No, sanding your paver stones do not involve getting down on your hands and knees and going at them with sand paper. Thankfully, it is a less labor intensive process. But what it spares you in elbow grease; it takes in know-how and planning.
We have talked about how to sand your pavers but in the following blog, we want to prepare you for what comes before sanding. The fact is that there are certain things that you absolutely have to know before, during and after you sand your pavers. And if you overlook any of these considerations, your project could end up a disaster. So take a look at what you need to know about sanding your pavers.
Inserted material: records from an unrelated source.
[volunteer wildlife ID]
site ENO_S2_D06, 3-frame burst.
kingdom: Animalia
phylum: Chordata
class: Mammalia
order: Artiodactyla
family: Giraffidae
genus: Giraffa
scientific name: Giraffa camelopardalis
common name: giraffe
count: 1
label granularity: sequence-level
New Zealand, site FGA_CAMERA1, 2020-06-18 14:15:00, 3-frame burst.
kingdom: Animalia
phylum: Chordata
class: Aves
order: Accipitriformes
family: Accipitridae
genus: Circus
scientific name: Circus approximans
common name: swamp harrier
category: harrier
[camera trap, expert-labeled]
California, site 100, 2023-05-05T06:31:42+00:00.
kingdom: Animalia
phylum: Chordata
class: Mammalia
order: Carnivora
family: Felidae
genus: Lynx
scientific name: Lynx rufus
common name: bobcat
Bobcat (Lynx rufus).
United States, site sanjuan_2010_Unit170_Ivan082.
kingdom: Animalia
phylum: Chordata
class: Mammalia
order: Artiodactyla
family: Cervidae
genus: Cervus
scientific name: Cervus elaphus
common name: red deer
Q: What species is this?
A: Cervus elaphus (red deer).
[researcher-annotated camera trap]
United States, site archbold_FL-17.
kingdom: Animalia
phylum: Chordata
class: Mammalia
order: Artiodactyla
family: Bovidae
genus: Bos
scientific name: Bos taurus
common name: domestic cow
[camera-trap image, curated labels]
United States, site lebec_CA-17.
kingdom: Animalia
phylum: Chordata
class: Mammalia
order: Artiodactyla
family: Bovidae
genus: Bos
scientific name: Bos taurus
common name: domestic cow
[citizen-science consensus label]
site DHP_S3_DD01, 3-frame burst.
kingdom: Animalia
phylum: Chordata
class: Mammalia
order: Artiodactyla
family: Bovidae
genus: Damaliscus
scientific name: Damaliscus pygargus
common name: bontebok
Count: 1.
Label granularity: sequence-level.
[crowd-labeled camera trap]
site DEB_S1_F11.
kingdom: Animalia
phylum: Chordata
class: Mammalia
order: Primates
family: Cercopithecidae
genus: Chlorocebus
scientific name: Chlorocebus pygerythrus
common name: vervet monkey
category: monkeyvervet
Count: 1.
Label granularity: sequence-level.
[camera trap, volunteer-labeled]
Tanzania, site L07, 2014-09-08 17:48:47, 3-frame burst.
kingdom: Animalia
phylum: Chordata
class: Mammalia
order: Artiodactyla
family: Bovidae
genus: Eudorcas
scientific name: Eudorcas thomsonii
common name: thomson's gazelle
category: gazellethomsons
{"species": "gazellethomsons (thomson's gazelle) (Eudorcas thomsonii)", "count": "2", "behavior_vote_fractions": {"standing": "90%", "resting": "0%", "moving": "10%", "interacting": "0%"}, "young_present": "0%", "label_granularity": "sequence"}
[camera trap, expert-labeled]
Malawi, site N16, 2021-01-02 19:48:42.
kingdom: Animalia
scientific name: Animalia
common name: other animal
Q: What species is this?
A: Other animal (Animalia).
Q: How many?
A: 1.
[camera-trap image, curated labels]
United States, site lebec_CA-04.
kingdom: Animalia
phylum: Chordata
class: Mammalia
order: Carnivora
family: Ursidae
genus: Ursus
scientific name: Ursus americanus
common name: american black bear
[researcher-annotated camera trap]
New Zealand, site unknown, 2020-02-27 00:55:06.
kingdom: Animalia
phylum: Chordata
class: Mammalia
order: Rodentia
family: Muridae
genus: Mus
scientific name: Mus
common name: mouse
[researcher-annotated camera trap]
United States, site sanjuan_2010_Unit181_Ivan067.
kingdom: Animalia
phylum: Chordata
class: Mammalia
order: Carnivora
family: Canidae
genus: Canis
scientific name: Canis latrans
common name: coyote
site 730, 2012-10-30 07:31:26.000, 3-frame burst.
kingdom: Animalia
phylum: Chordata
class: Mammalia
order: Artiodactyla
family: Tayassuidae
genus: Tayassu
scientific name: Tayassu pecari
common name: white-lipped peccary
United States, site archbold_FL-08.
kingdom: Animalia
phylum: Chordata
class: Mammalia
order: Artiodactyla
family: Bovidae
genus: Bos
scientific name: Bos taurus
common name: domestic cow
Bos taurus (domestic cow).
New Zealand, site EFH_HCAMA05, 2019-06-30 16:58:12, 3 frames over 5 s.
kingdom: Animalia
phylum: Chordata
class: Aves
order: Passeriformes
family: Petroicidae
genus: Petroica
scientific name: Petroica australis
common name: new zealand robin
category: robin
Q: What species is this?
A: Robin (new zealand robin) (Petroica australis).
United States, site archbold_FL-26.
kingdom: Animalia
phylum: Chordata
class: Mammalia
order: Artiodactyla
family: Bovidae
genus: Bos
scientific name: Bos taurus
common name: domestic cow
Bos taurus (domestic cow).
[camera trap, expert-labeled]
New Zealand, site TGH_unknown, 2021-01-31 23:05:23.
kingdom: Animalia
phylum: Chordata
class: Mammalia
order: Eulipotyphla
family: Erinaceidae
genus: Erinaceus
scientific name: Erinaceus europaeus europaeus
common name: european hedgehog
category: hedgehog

Chances are you have your pavers on the outside of your house (we know, wild assumption, right?). The elements can ruin your sanding project very quickly so the first thing you should consider before you even start your sanding project is the weather. There are a couple of things to plan for:
- Rain – You absolutely need to plan your sanding project around a time when the forecast calls for dry conditions. It needs to be dry before, during and after you sand your pavers.
- Temperature – You also need to plan your project around a time that is not too cold. That’s because the temperature should be above 50 degrees Fahrenheit during and after sanding for the mixture to properly set.
The ‘during’ can be the most difficult. That’s because a lot of DIYers and contractors for that matter don’t know the proper method for sanding pavers. But while you fill your joints with sand, you have to keep in mind depth. You should be filling in sand so that it is ¼” to 1/8” below the surface of the paver or the chamfer edge.
This is critically important for drainage. The ideal depth will allow water to be channeled over the paver stones properly. But if the sand is too high, water will end up pooling on the surface and seeping into the joints.
But it is difficult to achieve this specific fill depth which is why many people choose to hire professionals for paver sanding.
Once the job is done right, your pavers are going to look good. You may get the urge to call up all your buddies and throw a party or BBQ but you have to resist that urge for 24 hours. There cannot be any foot traffic on your freshly sanded pavers for at least 24 hours. And if we are talking about driveway pavers, you need to wait at least 48 hours before driving any vehicle over the pavers.
Paver sealing is also a very important afterthought. Sealing will help you retain as much sand as possible and preserve your pavers for longer. In fact, we recommend paver sealing after every sanding project.